# Requirements
Please copy the records below word for word, leaving out the pictures.
BEGIN Extracted entries
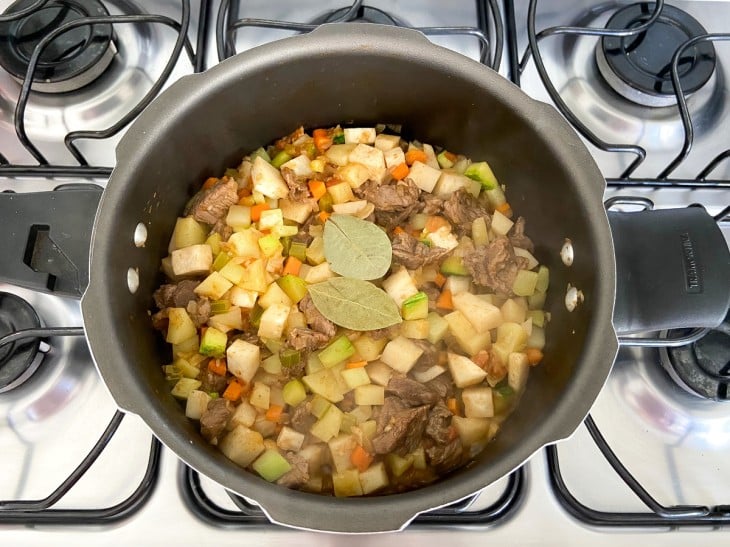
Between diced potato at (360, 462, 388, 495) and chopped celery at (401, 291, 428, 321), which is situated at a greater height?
chopped celery at (401, 291, 428, 321)

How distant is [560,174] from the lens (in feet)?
3.29

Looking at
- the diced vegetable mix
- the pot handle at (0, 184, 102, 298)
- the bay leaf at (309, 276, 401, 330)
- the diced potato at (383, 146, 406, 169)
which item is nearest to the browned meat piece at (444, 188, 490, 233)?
the diced vegetable mix

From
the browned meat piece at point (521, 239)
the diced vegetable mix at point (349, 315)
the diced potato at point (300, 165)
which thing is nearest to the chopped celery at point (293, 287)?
the diced vegetable mix at point (349, 315)

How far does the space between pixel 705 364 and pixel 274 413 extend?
2.63 ft

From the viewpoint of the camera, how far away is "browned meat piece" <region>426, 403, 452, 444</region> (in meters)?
1.08

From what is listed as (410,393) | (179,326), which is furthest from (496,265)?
(179,326)

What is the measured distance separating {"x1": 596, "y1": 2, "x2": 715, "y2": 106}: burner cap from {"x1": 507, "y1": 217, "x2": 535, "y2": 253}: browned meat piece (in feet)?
1.22

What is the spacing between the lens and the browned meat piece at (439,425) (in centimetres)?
108

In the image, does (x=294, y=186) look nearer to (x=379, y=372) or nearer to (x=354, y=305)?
(x=354, y=305)

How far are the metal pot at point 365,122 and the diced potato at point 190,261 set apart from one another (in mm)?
39

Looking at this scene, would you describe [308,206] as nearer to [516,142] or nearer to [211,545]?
[516,142]

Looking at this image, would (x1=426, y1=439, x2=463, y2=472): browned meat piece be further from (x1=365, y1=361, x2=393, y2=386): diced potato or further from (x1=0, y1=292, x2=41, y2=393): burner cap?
(x1=0, y1=292, x2=41, y2=393): burner cap

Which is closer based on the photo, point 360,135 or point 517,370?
point 517,370

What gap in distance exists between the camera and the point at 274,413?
1117mm
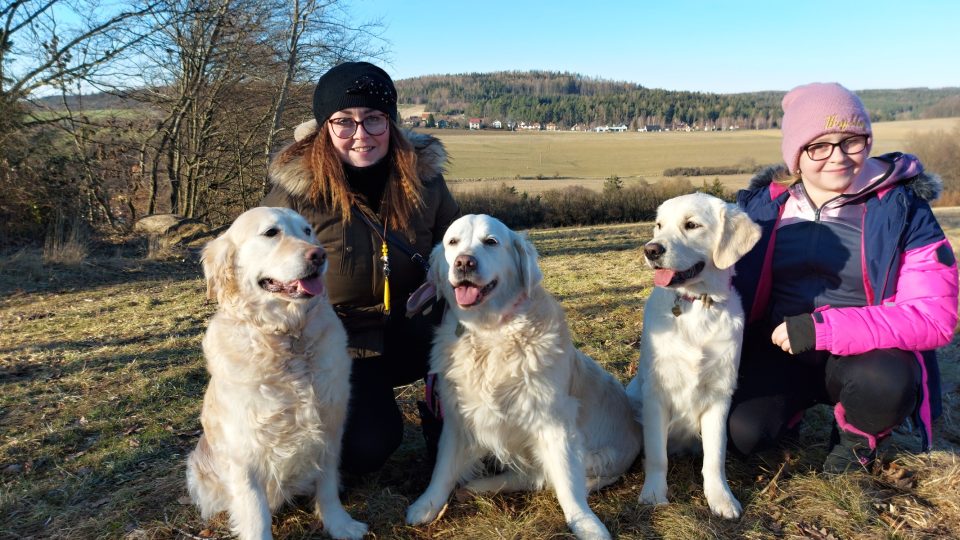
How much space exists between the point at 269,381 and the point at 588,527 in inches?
56.6

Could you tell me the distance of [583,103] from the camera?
7731 cm

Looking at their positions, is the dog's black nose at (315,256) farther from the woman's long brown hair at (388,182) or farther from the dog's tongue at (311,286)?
the woman's long brown hair at (388,182)

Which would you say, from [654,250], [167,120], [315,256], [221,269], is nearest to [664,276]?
[654,250]

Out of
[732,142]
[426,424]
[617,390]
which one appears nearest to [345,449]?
[426,424]

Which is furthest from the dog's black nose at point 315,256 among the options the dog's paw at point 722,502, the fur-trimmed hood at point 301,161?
the dog's paw at point 722,502

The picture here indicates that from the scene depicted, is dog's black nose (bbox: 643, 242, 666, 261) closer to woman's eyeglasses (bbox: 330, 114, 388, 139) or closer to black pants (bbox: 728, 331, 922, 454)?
black pants (bbox: 728, 331, 922, 454)

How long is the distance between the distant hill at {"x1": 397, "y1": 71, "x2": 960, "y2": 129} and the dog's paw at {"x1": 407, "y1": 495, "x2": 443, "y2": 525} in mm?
67806

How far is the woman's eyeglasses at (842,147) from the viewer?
267cm

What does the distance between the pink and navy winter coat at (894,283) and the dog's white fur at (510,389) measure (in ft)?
3.42

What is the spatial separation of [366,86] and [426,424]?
1.80 meters

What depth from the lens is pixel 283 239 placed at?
2.40 meters

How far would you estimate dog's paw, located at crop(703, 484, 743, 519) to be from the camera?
2.56 metres

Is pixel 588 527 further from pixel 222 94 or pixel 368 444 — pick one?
pixel 222 94

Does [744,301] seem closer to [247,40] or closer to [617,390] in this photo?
[617,390]
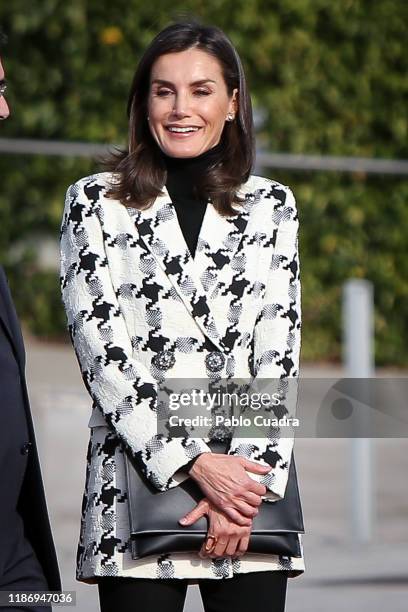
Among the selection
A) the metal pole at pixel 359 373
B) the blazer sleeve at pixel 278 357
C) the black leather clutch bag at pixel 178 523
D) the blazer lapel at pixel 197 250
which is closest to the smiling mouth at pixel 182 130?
the blazer lapel at pixel 197 250

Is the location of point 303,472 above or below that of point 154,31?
below

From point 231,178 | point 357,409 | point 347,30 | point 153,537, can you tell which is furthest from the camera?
point 347,30

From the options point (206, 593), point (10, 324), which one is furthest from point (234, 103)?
point (206, 593)

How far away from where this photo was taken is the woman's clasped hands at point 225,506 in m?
3.08

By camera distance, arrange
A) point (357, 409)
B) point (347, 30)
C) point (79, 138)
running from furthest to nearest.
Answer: point (347, 30) → point (79, 138) → point (357, 409)

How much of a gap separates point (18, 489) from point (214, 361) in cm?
50

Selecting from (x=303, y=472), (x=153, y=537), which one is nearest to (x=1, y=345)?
(x=153, y=537)

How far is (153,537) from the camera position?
309 centimetres

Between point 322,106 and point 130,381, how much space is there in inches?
342

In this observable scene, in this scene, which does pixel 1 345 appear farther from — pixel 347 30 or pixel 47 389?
pixel 347 30

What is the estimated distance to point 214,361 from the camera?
126 inches

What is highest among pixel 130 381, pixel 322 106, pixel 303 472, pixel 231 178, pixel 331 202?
pixel 322 106

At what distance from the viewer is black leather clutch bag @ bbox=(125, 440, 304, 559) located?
10.1ft

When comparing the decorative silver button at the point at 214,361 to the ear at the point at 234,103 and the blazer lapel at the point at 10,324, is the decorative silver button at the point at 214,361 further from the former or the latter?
the ear at the point at 234,103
END Extracted entries
# Expected answer
Between diced potato at (360, 462, 388, 495) and chopped celery at (401, 291, 428, 321), which is situated at a greater height?
chopped celery at (401, 291, 428, 321)

How distant is [560,174] from the lens (in feet)?
3.29

Looking at
- the diced vegetable mix
- the pot handle at (0, 184, 102, 298)
- the bay leaf at (309, 276, 401, 330)
- the diced potato at (383, 146, 406, 169)
which item is nearest to the browned meat piece at (444, 188, 490, 233)?
the diced vegetable mix

From
the browned meat piece at point (521, 239)
the diced vegetable mix at point (349, 315)
the diced potato at point (300, 165)
which thing is nearest to the chopped celery at point (293, 287)?
the diced vegetable mix at point (349, 315)

How far does the space between pixel 705 364 and pixel 274 413 extend?
2.63 ft

From the viewpoint of the camera, how far away is "browned meat piece" <region>426, 403, 452, 444</region> (in meters)?
1.08

From what is listed as (410,393) | (179,326), which is furthest from (496,265)?
(179,326)

What is the measured distance separating {"x1": 596, "y1": 2, "x2": 715, "y2": 106}: burner cap from {"x1": 507, "y1": 217, "x2": 535, "y2": 253}: browned meat piece (in feet)?
1.22

What is the spacing between the lens and the browned meat piece at (439,425) (in centimetres)?
108

In the image, does (x=294, y=186) look nearer to (x=379, y=372) or nearer to (x=354, y=305)?
(x=354, y=305)

How far are the metal pot at point 365,122 and the diced potato at point 190,261 set apart from one another (in mm)?
39

Looking at this scene, would you describe [308,206] as nearer to [516,142] or nearer to [211,545]?
[516,142]

Looking at this image, would (x1=426, y1=439, x2=463, y2=472): browned meat piece be further from (x1=365, y1=361, x2=393, y2=386): diced potato or further from (x1=0, y1=292, x2=41, y2=393): burner cap?
(x1=0, y1=292, x2=41, y2=393): burner cap

Which is closer based on the photo, point 360,135 or point 517,370?
point 517,370

What gap in distance exists between the camera and the point at 274,413?
1117mm
How much space exists between the point at 269,381 and the point at 588,527 in inches?
56.6

Could you tell me the distance of [583,103] from the camera?
7731 cm

Looking at their positions, is the dog's black nose at (315,256) farther from the woman's long brown hair at (388,182) or farther from the dog's tongue at (311,286)?
the woman's long brown hair at (388,182)

Which would you say, from [654,250], [167,120], [315,256], [221,269], is nearest to [664,276]?
[654,250]

Out of
[732,142]
[426,424]
[617,390]
which one appears nearest to [345,449]?
[426,424]

Which is furthest from the dog's black nose at point 315,256 among the options the dog's paw at point 722,502, the fur-trimmed hood at point 301,161?
the dog's paw at point 722,502

The picture here indicates that from the scene depicted, is dog's black nose (bbox: 643, 242, 666, 261) closer to woman's eyeglasses (bbox: 330, 114, 388, 139) or closer to black pants (bbox: 728, 331, 922, 454)?
black pants (bbox: 728, 331, 922, 454)

How long is the distance between the distant hill at {"x1": 397, "y1": 71, "x2": 960, "y2": 129} and the dog's paw at {"x1": 407, "y1": 495, "x2": 443, "y2": 525} in mm?
67806

How far is the woman's eyeglasses at (842,147) from the viewer?
267cm

What does the distance between the pink and navy winter coat at (894,283) and the dog's white fur at (510,389) measure (in ft)?
3.42

What is the spatial separation of [366,86] and [426,424]?
1.80 meters

What depth from the lens is pixel 283 239 placed at?
2.40 meters

How far would you estimate dog's paw, located at crop(703, 484, 743, 519) to be from the camera?
2.56 metres

Is pixel 588 527 further from pixel 222 94 or pixel 368 444 — pick one?
pixel 222 94

Does [744,301] seem closer to [247,40] or closer to [617,390] in this photo?
[617,390]
Among the selection
A) the metal pole at pixel 359 373
B) the blazer sleeve at pixel 278 357
C) the black leather clutch bag at pixel 178 523
D) the blazer lapel at pixel 197 250
which is closest to the smiling mouth at pixel 182 130?
the blazer lapel at pixel 197 250

Is the location of point 303,472 above or below that of point 154,31?
below

From point 231,178 | point 357,409 | point 347,30 | point 153,537, can you tell which is furthest from the camera?
point 347,30

From the options point (206, 593), point (10, 324), which one is furthest from point (234, 103)?
point (206, 593)

How far away from where this photo was taken is the woman's clasped hands at point 225,506 in m?
3.08

By camera distance, arrange
A) point (357, 409)
B) point (347, 30)
C) point (79, 138)
running from furthest to nearest.
Answer: point (347, 30) → point (79, 138) → point (357, 409)

How much of a gap separates point (18, 489) from point (214, 361) in cm?
50

Selecting from (x=303, y=472), (x=153, y=537), which one is nearest to (x=1, y=345)?
(x=153, y=537)

How far is (153,537) from the camera position?
309 centimetres

Between point 322,106 and point 130,381, how much space is there in inches?
342

In this observable scene, in this scene, which does pixel 1 345 appear farther from — pixel 347 30 or pixel 47 389?
pixel 347 30

What is the estimated distance to point 214,361 from the camera?
126 inches

What is highest among pixel 130 381, pixel 322 106, pixel 303 472, pixel 231 178, pixel 331 202?
pixel 322 106

At what distance from the viewer is black leather clutch bag @ bbox=(125, 440, 304, 559) located?
10.1ft

When comparing the decorative silver button at the point at 214,361 to the ear at the point at 234,103 and the blazer lapel at the point at 10,324, is the decorative silver button at the point at 214,361 further from the former or the latter?
the ear at the point at 234,103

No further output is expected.